#200 チワワのいる部屋

ちいさな物語

「本当に、この家賃でいいんですか?」

僕が何度目かの確認をすると、不動産屋の男性はやや面倒くさそうに頷いた。

「はいはい。告知事項ありってだけで、リノベーションしてるから中はきれいだし、立地もいいでしょ」

見た瞬間、即決だった。駅徒歩三分、2DKで家賃は相場の半額。築年数は古いが内装はリフォーム済み。日当たりもよく、静かで、しかも角部屋。

僕は特に信仰も迷信も持たないタイプの人間だったし、事故物件なんて気にもしなかった。むしろ好都合。そんなの、過去の出来事でしかない。

引っ越しから三日目の夜。風呂上がりにリビングでテレビを観ていると、足元に違和感を覚えた。何かが、柔らかくぶつかったような――

見ると――チワワがいた。

まんまるの目に、ふわふわの毛並み。小さな舌をちょこんと出し、尻尾をふりふりと揺らしている。かわいすぎる。夢かと疑ったが、明らかに実在している。

「どこから入ってきた……?」

戸締まりはしてある。窓も鍵も。確認したが、侵入経路は不明だった。

「……君、どこかの家の子?」

そう尋ねると、チワワはぴょんとソファに飛び乗り、僕の膝にちょこんと座った。そして、何事もなかったように寝息を立て始めた。

翌朝には、いなくなっていた。

けれど、次の夜も来た。その次の夜も。その次も。

毎晩、決まった時間になると、どこからともなくチワワが現れる。そしてしばらく僕と過ごし、眠ると姿が消える。

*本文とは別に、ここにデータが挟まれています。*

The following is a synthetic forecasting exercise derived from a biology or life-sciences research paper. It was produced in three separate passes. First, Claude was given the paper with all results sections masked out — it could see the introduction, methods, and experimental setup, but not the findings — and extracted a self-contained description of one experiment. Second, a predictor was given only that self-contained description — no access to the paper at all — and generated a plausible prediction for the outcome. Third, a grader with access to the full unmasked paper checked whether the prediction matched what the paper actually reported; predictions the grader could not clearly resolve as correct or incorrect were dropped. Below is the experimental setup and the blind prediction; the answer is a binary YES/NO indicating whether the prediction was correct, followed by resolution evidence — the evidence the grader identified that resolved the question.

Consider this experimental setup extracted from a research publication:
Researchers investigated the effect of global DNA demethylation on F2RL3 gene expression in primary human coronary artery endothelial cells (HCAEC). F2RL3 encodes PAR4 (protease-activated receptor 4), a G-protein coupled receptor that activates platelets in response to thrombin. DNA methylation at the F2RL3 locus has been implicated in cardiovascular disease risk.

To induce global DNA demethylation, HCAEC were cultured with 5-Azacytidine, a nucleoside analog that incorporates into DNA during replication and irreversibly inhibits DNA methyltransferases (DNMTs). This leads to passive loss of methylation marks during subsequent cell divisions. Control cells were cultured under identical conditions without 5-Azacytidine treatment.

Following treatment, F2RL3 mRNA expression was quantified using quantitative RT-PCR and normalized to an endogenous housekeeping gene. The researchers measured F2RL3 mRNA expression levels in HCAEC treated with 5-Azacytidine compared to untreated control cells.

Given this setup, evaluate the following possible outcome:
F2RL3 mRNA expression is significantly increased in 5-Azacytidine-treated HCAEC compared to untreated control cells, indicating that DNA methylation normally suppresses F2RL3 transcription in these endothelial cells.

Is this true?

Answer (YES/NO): YES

僕はそのチワワに名前をつけた。モナ。なんとなく、そういう感じがしたからだ。

モナは遊びたがりだった。ソファにクッションを積み上げると、その上からジャンプする。ボールペンを転がすと、それを追いかけて部屋中を駆け回る。ときには僕の使い終えたスリッパをくわえて、ベッドの下に隠したりする。

モナは誰にも気づかれていないようだった。においや声など隣人からの苦情もないのだ。

なぜなら床からほんのわずかに浮いており、足音はまったくしない。鳴くように口を開くこともあるが、鳴き声は聞こえなかった。

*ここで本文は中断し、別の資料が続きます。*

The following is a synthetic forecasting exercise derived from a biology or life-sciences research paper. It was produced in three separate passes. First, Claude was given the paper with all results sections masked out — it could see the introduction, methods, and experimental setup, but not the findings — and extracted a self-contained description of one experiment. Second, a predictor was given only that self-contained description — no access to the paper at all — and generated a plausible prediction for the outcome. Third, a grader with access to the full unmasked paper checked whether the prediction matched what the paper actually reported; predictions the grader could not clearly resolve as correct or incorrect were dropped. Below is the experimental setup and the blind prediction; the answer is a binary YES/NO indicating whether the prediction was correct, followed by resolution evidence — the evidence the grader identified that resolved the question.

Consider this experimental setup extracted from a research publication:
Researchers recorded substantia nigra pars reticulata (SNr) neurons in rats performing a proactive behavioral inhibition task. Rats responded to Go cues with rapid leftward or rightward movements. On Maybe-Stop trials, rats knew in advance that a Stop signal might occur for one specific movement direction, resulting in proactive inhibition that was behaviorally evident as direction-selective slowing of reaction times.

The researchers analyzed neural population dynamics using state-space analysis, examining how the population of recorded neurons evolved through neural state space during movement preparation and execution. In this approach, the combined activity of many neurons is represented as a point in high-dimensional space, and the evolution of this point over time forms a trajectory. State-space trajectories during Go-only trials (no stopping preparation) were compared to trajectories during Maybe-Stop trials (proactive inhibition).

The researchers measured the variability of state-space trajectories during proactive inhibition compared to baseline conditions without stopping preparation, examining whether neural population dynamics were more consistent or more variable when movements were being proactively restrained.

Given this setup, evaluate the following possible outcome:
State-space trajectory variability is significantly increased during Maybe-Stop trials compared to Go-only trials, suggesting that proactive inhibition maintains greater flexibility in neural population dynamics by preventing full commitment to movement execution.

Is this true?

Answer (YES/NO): YES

ある日、気まぐれにモナの写真を撮ろうとスマホを向けた。

……画面には、何も映っていない。

何枚撮っても、モナのいた場所は空白になっている。影もなければ、反応もない。動画にしても、やはり何も映っていなかった。

なるほど、これが事故物件というものか。

それから、いろいろ調べ始めた。

この部屋、かつて高齢の女性が一人で暮らしていたらしい。飼い犬はチワワだった。近所でも有名な「犬好きのおばあちゃん」で、モナという名のチワワといつも一緒だったという。

モナという名前はいきなり思いついたような気がしていたが、実はモナ自身が僕に名乗っていたのかもしれない。

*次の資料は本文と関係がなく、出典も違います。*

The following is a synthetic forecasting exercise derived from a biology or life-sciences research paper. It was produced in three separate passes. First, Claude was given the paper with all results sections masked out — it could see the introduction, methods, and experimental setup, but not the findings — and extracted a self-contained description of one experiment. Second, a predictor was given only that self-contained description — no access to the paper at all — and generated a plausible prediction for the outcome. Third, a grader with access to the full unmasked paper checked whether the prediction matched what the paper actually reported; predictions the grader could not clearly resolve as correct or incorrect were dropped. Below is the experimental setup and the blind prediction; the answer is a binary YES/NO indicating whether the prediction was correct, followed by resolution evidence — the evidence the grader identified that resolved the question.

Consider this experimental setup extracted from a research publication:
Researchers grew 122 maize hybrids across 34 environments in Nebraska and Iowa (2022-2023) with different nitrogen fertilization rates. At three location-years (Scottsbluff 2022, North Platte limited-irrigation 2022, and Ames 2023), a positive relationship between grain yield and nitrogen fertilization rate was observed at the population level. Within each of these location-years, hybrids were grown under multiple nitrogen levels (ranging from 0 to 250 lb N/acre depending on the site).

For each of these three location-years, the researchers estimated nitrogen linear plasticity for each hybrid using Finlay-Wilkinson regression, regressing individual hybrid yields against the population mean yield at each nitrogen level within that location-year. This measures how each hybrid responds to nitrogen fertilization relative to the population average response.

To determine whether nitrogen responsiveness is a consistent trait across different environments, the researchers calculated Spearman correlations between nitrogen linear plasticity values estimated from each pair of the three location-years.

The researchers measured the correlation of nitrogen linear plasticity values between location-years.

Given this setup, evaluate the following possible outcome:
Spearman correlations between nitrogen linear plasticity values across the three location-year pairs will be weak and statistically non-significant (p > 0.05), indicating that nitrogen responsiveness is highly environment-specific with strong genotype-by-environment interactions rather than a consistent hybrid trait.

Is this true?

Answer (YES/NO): YES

そして、おばあちゃんは静かに亡くなり、モナも数日後に姿を消してしまったらしい。ここが事故物件ということになったのは、おばあちゃんの孤独死が原因だった。

しかし、生前社交的だったおばあちゃんのご遺体は、すぐに発見され、いわゆる孤独死の部屋にありがちなひどい状況にはなっていない。

モナがどうして消えてしまったのかはよくわからないが、こうやって出てきているのだからそういうことなのだろう。

不思議と、怖くはなかった。むしろ、胸の奥にじんわりとした感情が広がった。

モナは、たぶん探しているのだ。自分の「毎日」を。かつてと同じように、誰かと過ごす時間を。

それなら、僕はそれをあげたいと思った。

モナとの暮らしは、僕にとっても心の救いになっていた。会社でうまくいかなかった日も、体調を崩した夜も、帰宅すればモナがいてくれた。

ある夜、モナが僕の膝の上で眠っているとき、ふと彼女の身体が光に包まれた。金色の埃のような粒子が舞い上がり、空中にしずかに浮かんでいった。

「……ありがと」

そう言った気がした。モナの口ではなく、部屋全体が語ったような、そんな優しい声。

モナはその日を境に、来なくなった。

寂しさはあったけれど、不思議と満たされていた。

それから、僕はモナのことが忘れられず、メスのチワワを迎え入れる計画を立てている。名前はもうミナと決めた。問題は僕が仕事に出ている間、ミナがさみしがるのではないかということだ。

そこで僕は今、ミナのために、在宅で仕事ができる資格の勉強をしている。